Peptidylglycine monooxygenase (PHM) is essential for the biosynthesis of many neuroendocrine peptides via a copper-dependent hydroxylation of a glycine-extended pro-peptide. The "canonical" mechanism requires the transfer of two electrons from one mononuclear copper (CuH, H-site) to a second mononuclear copper (CuM, M-site) which is the site of oxygen binding and catalysis. In most crystal structures the copper centers are separated by 11 Å of disordered solvent, but recent work has established that a PHM variant H108A forms a closed conformer in the presence of citrate with a reduced Cu-Cu site separation of ~4 Å. Here we report three new PHM structures where the H and M sites are separated by a longer distance of ~14 Å. Variation in Cu-Cu distance is the result of a rotation of the M subdomain about a hinge point centered on the pro199 -leu200 -ile201 triad which forms the linker between subdomains.

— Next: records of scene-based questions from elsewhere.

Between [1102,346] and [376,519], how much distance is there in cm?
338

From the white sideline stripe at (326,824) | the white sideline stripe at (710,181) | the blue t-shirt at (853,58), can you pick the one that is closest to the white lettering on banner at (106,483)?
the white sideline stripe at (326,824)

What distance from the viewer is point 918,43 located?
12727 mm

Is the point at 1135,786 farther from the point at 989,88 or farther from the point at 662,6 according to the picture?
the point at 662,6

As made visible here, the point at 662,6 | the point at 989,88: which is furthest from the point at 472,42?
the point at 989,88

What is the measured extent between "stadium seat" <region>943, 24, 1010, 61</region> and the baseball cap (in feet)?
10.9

The energetic cost of domain dynamics is likely small enough to allow free rotation of the subdomains relative to each other, adding credence to recent suggestions that an open-to-closed transition to form a binuclear oxygen binding intermediate is an essential element of catalysis. This inference would explain many experimental observations that are inconsistent with the current canonical mechanism including substrate-induced oxygen activation and isotope scrambling during the peroxide shunt.

Copper monooxygenase reactivity: Do consensus mechanisms accurately reflect experimental observations?

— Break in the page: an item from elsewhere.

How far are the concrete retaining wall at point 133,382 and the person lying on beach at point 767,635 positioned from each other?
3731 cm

An important question is whether consensus mechanisms for copper monooxygenase enzymes such as peptidylglycine monooxygenase (PHM) and dopamine ß-monooxygenase (DBM) generated via computational and spectroscopic approaches account for important experimental observations. We examine this question in the light of recent crystallographic and QMMM reports which suggest that alternative mechanisms involving an open to closed conformational cycle may be more representative of a number of experimental findings that remain unaccounted for in the canonical mononuclear mechanisms. These include (i) the almost negligible reactivity of the catalytic copper site (CuM) with oxygen in the absence of substrate, (ii) the carbonyl chemistry and in particular the substrate-induced activation exemplified by the lowered CO stretching frequency, (iii) the peroxide shunt chemistry which demands an intermediate that facilitates equilibrium between a Cu(II)-peroxo state and a Cu(I)-dioxygen state, and (iv) clear evidence for both closed and open conformational states in both PHM and DBM. An alternative mechanism involving a dinuclear copper intermediate formed via an open to closed conformational transition appears better able to accommodate these experimental observations, as well as being shown by QMMM methodologies to be energetically feasible. This suggests that future experiments should be designed to distinguish between these competing mechanisms and the factors that govern the oxygen reactivity of the copper centers. In particular, determining how oxygen reactivity is activated by binding of substrate, should be considered an important new challenge.